More broadly, an undertaking may derive an advantage even if costs are imposed on it exclusively. This can happen when another undertaking is capable of performing more efficiently the task assigned by law to the first undertaking. Therefore, compensation provided to offset any extra costs may still confer an advantage in relation to another, more efficient undertaking. This is in essence the advantage that Altmark sought to neutralise through the 4th criterion. This, however, is missing in this judgment of the General Court.
Then the General Court made the important statement that normal costs are not those which are imposed on a single undertaking by law which derogates from rules which have general application to competing undertakings and therefore imposes obligations on that undertaking which are not applicable to the competitors. Normal costs are those which are imposed by general regimes. [paragraph 144] The Court implicitly understood the “general” regime to be that which applied to undertakings which are competing with each other but, again, there is plenty of case law that has examined the obligations that stem from regimes that apply to several sectors, not just competitors in a single sector. A case in point is the recent judgment of the Court of Justice on a Belgian measure that subsidised the costs of BSE tests imposed by law. Belgium argued that all bovine producers received equal relief. Both the Court of Justice and the General Court observed that similar relief from the costs of obligatory tests was not provided to farmers or undertakings in other sectors. [see C-270/15 P, Belgium v Commission and T-538/11, Belgium v Commission]. The normal costs are those imposed by law regardless of whether the law is narrow, specific, sectoral, wide or general.

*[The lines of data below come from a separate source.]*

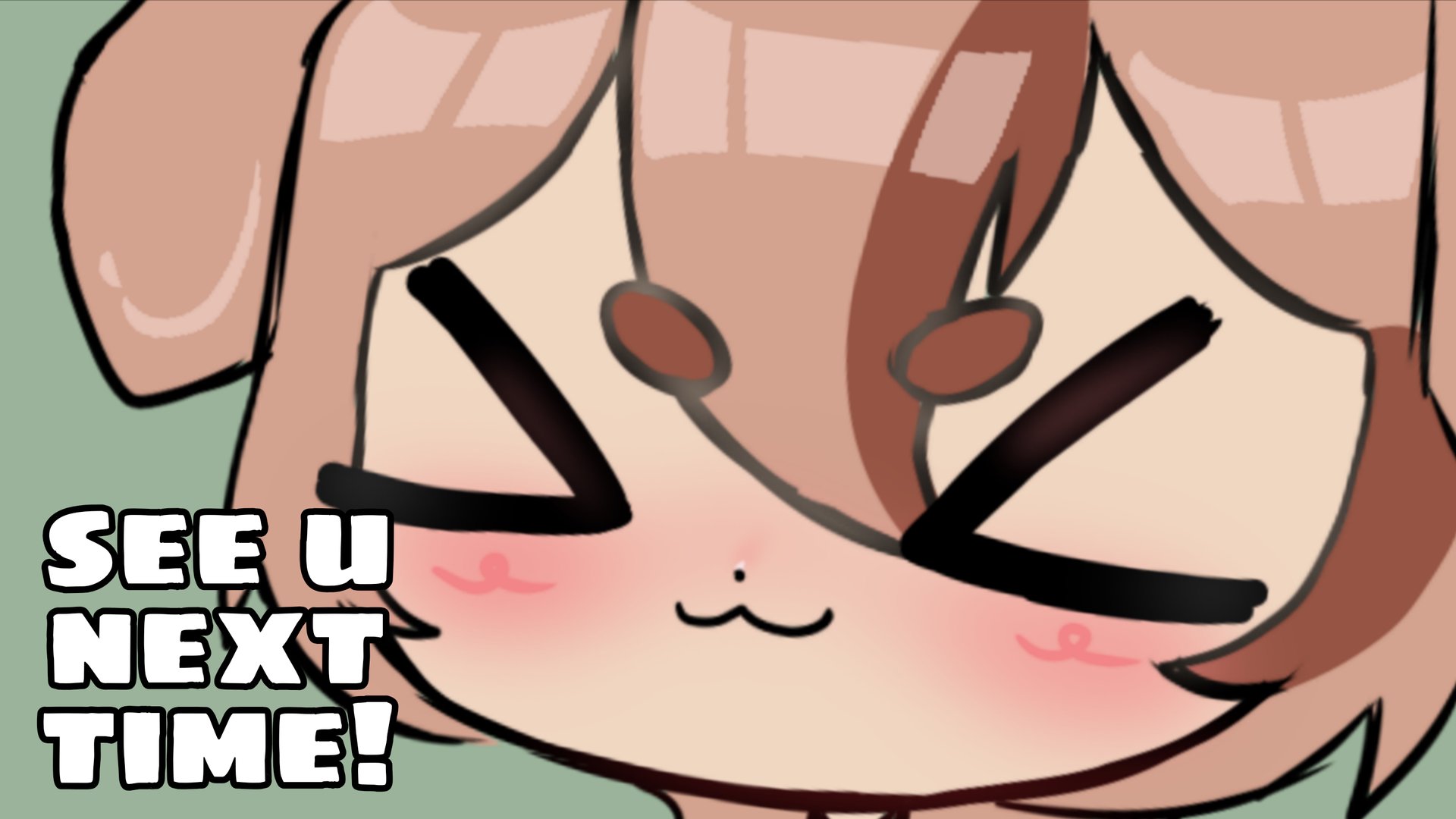 KinoqVT banner
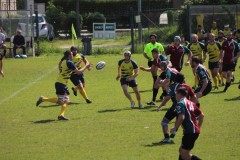 IMG_5967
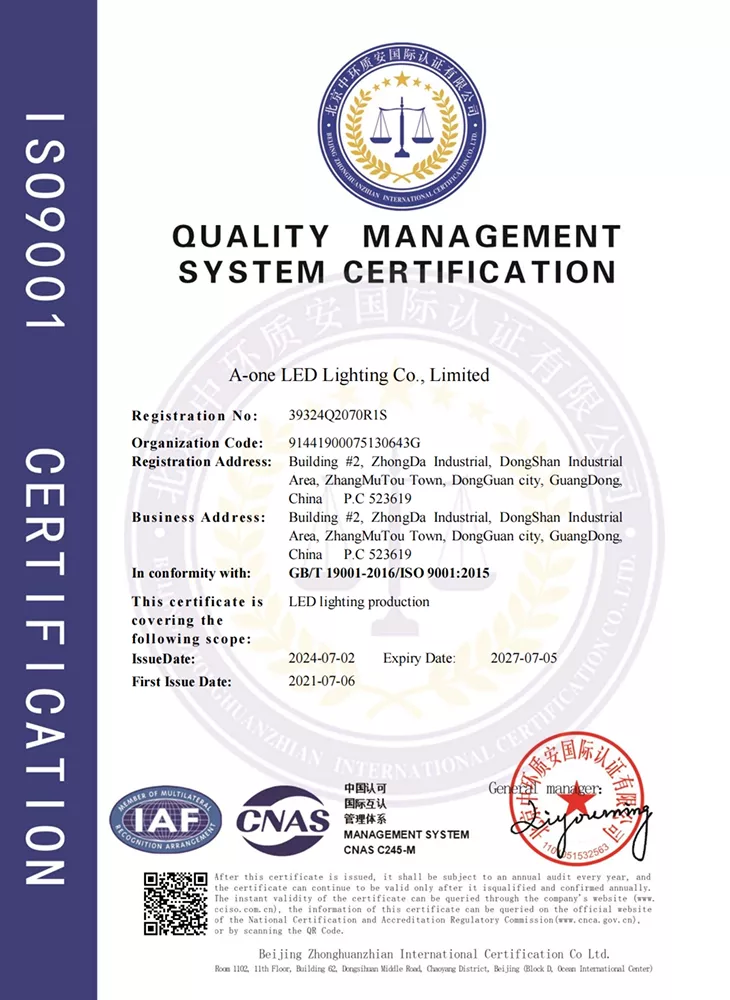 Certificate2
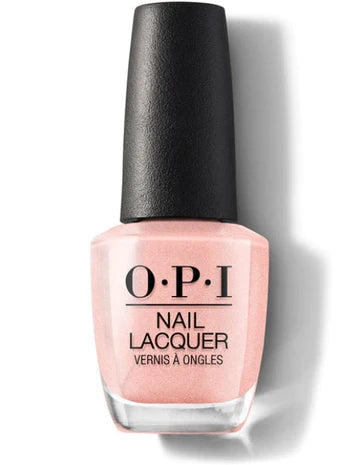 OPI Collection H,I,L,M,N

Since over the years several pension relief measures applied to Deutsche Post, the General Court also stated that in case of consecutive measures whose aim is to compensate an undertaking for obligations which deviate from rules that apply generally to competitors, the Commission has to take into account the effect of individual measures so as to determine whether the recipient obtained an advantage in relation to its competitors. [paragraph 149]
On the basis of the reasoning above, the General Court annulled the Commission decision that found that the compensation for the extra costs of pensions was State aid.
This is an important judgment not because it advances our understanding of the scope of the notion of State aid because it re-interprets fundamental components of that notion. It defines advantage in relation to the costs borne by competitors, rather than just by the aid recipient. And it defines as normal only the costs borne by all competitors, rather than those imposed by law.